== WHAT IS NEEDED ==
Collect each line below that contains the word "this". Copy every such line in full.

== STORED ROWS ==
○ ○ ○ ○ ○ ○ ○
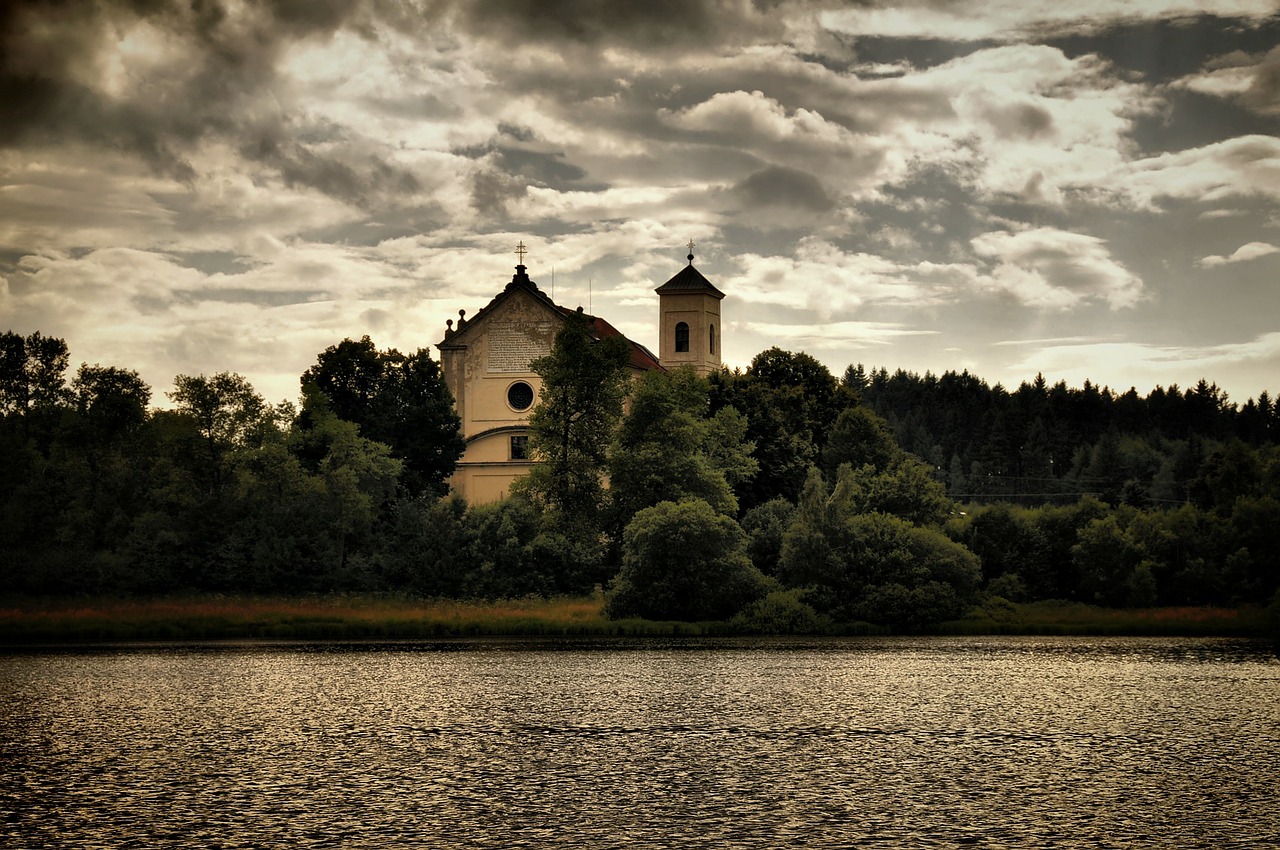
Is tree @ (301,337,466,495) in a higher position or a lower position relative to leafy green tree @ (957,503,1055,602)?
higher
○ ○ ○ ○ ○ ○ ○
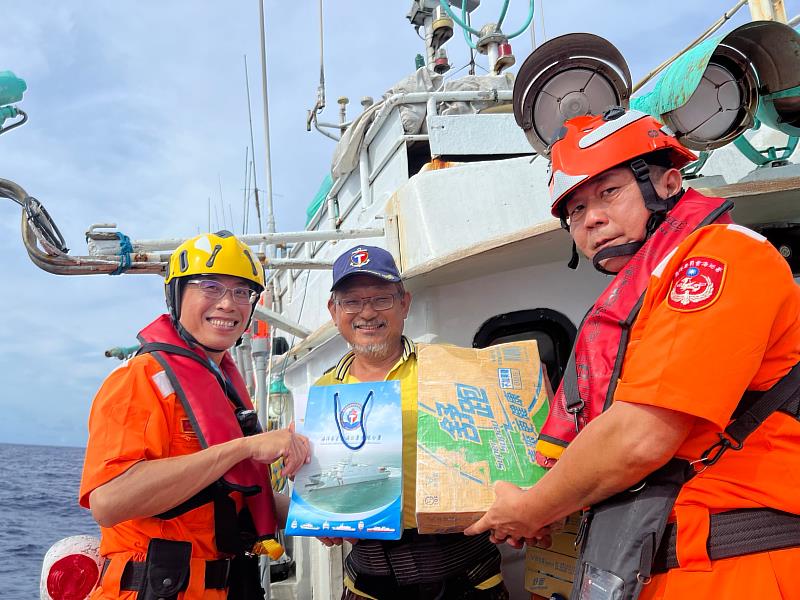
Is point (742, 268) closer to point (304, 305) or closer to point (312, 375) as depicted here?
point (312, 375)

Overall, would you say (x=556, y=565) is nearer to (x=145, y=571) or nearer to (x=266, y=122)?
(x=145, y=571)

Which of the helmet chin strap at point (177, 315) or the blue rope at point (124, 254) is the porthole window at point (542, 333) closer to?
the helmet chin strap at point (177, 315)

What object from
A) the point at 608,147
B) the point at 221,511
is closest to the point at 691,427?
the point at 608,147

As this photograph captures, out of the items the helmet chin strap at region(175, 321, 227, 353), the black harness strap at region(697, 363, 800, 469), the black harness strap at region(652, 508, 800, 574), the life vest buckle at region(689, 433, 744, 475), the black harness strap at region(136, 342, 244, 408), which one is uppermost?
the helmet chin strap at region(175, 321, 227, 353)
○ ○ ○ ○ ○ ○ ○
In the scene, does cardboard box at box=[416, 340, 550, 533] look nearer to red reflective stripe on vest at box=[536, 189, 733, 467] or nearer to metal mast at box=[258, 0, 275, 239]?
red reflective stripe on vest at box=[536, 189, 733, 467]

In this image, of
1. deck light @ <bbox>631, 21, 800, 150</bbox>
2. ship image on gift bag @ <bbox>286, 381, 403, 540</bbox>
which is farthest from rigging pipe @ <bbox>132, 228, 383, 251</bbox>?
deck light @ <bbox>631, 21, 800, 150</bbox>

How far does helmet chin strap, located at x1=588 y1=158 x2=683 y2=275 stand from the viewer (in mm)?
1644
○ ○ ○ ○ ○ ○ ○
== RESPONSE BELOW ==
As this photograph captures, out of the items the helmet chin strap at region(175, 321, 227, 353), the black harness strap at region(697, 363, 800, 469), the black harness strap at region(652, 508, 800, 574), the life vest buckle at region(689, 433, 744, 475), the black harness strap at region(136, 342, 244, 408), which one is uppermost?
In this image, of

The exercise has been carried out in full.